• Objetivo de la tarea:
Transcribe tal cual las líneas que van desde la que contiene "- [278,737]" hasta la última línea, ambas incluidas.

______________________________

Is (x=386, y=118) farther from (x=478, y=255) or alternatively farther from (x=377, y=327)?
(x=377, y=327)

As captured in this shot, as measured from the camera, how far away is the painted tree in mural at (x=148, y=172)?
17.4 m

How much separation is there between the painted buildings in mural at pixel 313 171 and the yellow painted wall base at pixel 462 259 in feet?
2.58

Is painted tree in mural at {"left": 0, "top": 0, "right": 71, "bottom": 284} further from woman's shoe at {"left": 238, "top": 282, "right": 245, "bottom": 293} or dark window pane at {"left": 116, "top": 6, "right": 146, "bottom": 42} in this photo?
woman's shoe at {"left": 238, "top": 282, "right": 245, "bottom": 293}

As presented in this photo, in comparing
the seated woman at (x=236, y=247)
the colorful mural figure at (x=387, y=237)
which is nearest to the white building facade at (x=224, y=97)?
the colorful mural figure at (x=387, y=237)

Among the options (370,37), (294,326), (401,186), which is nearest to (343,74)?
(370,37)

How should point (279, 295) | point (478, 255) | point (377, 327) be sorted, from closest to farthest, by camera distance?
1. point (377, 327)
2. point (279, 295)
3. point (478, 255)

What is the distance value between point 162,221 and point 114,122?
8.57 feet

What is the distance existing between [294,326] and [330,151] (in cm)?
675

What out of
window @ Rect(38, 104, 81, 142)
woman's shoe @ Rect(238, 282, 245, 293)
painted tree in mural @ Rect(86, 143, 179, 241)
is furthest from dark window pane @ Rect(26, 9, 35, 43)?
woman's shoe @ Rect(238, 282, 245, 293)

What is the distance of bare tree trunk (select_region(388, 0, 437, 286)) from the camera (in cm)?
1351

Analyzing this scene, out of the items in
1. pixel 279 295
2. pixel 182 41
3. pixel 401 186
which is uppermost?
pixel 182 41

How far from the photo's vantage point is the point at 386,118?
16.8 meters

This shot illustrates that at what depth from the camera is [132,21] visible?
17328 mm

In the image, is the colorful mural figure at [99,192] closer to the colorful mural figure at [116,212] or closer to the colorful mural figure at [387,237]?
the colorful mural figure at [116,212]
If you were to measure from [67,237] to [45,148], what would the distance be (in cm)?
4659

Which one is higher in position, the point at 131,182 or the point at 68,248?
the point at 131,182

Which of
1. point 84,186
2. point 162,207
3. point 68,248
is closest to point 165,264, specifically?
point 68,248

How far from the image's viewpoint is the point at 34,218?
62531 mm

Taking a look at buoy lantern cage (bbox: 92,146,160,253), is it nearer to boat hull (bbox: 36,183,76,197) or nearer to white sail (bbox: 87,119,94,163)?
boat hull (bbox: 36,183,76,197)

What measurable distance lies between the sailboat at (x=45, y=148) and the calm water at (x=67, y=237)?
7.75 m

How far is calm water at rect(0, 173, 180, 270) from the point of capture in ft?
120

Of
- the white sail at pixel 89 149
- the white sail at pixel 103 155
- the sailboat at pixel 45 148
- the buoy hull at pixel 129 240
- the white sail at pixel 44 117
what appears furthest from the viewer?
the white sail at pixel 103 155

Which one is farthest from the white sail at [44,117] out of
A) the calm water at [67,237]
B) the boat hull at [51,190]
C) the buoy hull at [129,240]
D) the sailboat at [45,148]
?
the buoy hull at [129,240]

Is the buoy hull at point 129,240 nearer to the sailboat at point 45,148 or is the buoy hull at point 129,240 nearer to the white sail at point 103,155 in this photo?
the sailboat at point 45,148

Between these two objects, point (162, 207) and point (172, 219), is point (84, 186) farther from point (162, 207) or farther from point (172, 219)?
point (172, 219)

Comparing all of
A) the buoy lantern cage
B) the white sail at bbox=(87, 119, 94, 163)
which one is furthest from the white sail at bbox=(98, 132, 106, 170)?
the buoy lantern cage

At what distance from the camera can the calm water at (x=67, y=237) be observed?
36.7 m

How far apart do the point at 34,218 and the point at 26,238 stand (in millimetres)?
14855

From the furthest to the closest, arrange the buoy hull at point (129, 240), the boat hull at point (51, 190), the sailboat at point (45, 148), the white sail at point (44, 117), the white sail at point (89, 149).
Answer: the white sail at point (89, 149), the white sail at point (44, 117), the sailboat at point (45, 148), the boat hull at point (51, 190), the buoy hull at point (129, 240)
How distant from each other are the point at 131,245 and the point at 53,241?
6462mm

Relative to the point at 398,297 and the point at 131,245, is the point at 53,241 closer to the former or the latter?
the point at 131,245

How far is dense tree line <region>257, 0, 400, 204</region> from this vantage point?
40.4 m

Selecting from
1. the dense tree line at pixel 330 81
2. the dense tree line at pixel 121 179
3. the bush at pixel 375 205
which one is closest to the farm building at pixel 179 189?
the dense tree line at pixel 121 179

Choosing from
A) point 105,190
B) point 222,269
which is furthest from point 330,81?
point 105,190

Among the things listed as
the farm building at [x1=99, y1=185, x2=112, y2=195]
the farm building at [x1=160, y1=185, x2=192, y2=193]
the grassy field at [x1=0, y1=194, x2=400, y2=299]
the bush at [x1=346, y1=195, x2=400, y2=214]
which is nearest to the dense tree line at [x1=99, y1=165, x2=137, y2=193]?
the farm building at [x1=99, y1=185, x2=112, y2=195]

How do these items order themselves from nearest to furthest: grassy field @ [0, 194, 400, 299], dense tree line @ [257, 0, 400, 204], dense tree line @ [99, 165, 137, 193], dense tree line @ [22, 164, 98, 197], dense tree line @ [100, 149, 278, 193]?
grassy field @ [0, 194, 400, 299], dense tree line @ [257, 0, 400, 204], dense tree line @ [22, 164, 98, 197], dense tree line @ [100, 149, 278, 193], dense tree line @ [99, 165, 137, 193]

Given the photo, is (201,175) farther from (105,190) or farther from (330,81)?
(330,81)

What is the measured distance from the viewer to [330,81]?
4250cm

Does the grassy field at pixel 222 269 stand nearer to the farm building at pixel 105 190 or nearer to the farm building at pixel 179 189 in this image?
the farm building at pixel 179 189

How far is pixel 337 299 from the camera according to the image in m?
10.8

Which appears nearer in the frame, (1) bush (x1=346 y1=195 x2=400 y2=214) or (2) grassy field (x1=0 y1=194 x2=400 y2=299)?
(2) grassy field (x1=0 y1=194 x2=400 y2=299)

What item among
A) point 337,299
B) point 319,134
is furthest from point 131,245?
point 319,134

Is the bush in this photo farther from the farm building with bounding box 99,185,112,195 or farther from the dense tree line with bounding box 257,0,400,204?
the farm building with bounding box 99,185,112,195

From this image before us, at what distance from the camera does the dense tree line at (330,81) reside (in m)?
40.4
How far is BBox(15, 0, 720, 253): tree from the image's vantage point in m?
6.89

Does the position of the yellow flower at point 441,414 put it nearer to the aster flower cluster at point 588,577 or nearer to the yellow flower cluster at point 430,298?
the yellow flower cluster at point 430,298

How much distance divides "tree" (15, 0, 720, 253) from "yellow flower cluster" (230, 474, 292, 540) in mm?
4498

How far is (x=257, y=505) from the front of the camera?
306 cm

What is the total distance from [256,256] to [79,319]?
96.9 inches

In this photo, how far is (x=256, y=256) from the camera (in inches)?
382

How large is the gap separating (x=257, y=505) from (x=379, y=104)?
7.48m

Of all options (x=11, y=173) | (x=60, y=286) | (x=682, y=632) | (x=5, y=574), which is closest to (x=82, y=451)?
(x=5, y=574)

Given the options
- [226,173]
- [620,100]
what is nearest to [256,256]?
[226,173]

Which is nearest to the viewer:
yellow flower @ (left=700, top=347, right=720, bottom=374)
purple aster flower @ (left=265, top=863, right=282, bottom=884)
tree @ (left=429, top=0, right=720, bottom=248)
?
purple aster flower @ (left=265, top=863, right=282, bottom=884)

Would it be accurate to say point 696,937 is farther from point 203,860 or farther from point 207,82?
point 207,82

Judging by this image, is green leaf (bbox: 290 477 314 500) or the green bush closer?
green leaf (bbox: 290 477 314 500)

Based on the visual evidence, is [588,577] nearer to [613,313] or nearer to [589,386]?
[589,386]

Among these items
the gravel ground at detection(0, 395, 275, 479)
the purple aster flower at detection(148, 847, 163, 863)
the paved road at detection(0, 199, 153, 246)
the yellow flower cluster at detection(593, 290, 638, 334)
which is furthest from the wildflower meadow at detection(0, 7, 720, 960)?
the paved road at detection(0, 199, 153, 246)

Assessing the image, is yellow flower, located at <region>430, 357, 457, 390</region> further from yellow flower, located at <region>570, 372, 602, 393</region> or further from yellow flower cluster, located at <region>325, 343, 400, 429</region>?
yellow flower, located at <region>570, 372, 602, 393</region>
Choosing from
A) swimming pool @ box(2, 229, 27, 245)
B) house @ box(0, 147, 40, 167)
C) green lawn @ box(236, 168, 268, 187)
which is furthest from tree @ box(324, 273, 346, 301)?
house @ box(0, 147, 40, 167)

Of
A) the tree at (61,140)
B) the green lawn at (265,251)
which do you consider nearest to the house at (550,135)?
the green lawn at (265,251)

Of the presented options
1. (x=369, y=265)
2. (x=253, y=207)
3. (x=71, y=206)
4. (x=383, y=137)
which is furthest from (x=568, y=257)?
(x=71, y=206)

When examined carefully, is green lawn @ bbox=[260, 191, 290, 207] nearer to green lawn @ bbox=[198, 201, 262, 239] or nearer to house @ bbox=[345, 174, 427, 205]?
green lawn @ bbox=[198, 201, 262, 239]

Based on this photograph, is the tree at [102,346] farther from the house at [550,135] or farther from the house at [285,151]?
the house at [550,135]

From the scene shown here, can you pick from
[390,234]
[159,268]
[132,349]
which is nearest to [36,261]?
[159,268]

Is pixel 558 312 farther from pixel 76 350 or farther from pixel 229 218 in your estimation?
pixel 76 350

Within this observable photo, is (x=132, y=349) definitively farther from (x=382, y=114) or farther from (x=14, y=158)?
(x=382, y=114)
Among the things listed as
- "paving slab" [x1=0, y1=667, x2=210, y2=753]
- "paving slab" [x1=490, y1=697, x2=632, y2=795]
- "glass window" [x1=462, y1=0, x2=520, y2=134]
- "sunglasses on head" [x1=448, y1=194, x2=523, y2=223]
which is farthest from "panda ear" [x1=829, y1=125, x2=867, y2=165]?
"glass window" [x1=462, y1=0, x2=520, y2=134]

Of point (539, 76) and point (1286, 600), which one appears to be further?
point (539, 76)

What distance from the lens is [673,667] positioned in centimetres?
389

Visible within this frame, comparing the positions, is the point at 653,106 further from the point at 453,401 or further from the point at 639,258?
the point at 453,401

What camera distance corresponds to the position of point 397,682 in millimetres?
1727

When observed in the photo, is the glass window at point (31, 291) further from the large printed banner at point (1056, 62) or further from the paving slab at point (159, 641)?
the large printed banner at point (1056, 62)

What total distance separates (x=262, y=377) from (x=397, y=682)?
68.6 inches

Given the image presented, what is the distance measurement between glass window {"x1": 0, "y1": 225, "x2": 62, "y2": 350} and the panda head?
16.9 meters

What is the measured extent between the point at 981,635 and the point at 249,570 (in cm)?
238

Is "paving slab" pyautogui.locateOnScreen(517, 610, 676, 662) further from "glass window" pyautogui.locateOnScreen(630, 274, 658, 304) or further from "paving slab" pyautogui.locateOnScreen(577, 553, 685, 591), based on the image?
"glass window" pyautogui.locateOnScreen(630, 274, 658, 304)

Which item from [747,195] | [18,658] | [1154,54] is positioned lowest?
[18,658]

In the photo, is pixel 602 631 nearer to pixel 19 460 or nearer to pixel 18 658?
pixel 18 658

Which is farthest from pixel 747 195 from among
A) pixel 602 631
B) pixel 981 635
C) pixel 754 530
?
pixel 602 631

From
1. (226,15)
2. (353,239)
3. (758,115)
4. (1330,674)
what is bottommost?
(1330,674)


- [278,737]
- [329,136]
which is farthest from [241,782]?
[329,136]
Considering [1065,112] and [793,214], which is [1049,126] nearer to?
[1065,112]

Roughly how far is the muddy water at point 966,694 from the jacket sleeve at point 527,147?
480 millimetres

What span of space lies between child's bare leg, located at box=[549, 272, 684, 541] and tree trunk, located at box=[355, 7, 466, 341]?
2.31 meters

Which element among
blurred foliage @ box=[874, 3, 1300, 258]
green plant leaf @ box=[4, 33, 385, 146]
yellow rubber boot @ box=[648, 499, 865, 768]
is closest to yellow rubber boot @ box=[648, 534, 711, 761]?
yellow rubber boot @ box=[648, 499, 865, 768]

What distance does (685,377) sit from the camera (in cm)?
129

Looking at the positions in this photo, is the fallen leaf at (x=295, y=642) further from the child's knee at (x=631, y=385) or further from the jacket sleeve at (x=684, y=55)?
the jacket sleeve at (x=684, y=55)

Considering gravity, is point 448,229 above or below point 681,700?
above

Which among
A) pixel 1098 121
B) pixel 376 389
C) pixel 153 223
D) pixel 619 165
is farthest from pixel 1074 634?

______________________________

• Salida correcta:
- [278,737]
- [329,136]
which is farthest from [241,782]?
[329,136]
Considering [1065,112] and [793,214], which is [1049,126] nearer to?
[1065,112]

Roughly how far is the muddy water at point 966,694 from the jacket sleeve at point 527,147?
480 millimetres

What span of space lies between child's bare leg, located at box=[549, 272, 684, 541] and tree trunk, located at box=[355, 7, 466, 341]?
2.31 meters

Which element among
blurred foliage @ box=[874, 3, 1300, 258]
green plant leaf @ box=[4, 33, 385, 146]
yellow rubber boot @ box=[648, 499, 865, 768]
is closest to yellow rubber boot @ box=[648, 534, 711, 761]?
yellow rubber boot @ box=[648, 499, 865, 768]

What distance does (685,377) sit from the camera (in cm)?
129

Looking at the positions in this photo, is the fallen leaf at (x=295, y=642) further from the child's knee at (x=631, y=385) or further from the jacket sleeve at (x=684, y=55)?
the jacket sleeve at (x=684, y=55)

Considering gravity, is point 448,229 above or below point 681,700?
above

Which among
A) pixel 1098 121
B) pixel 376 389
C) pixel 153 223
D) pixel 619 165
is farthest from pixel 1074 634?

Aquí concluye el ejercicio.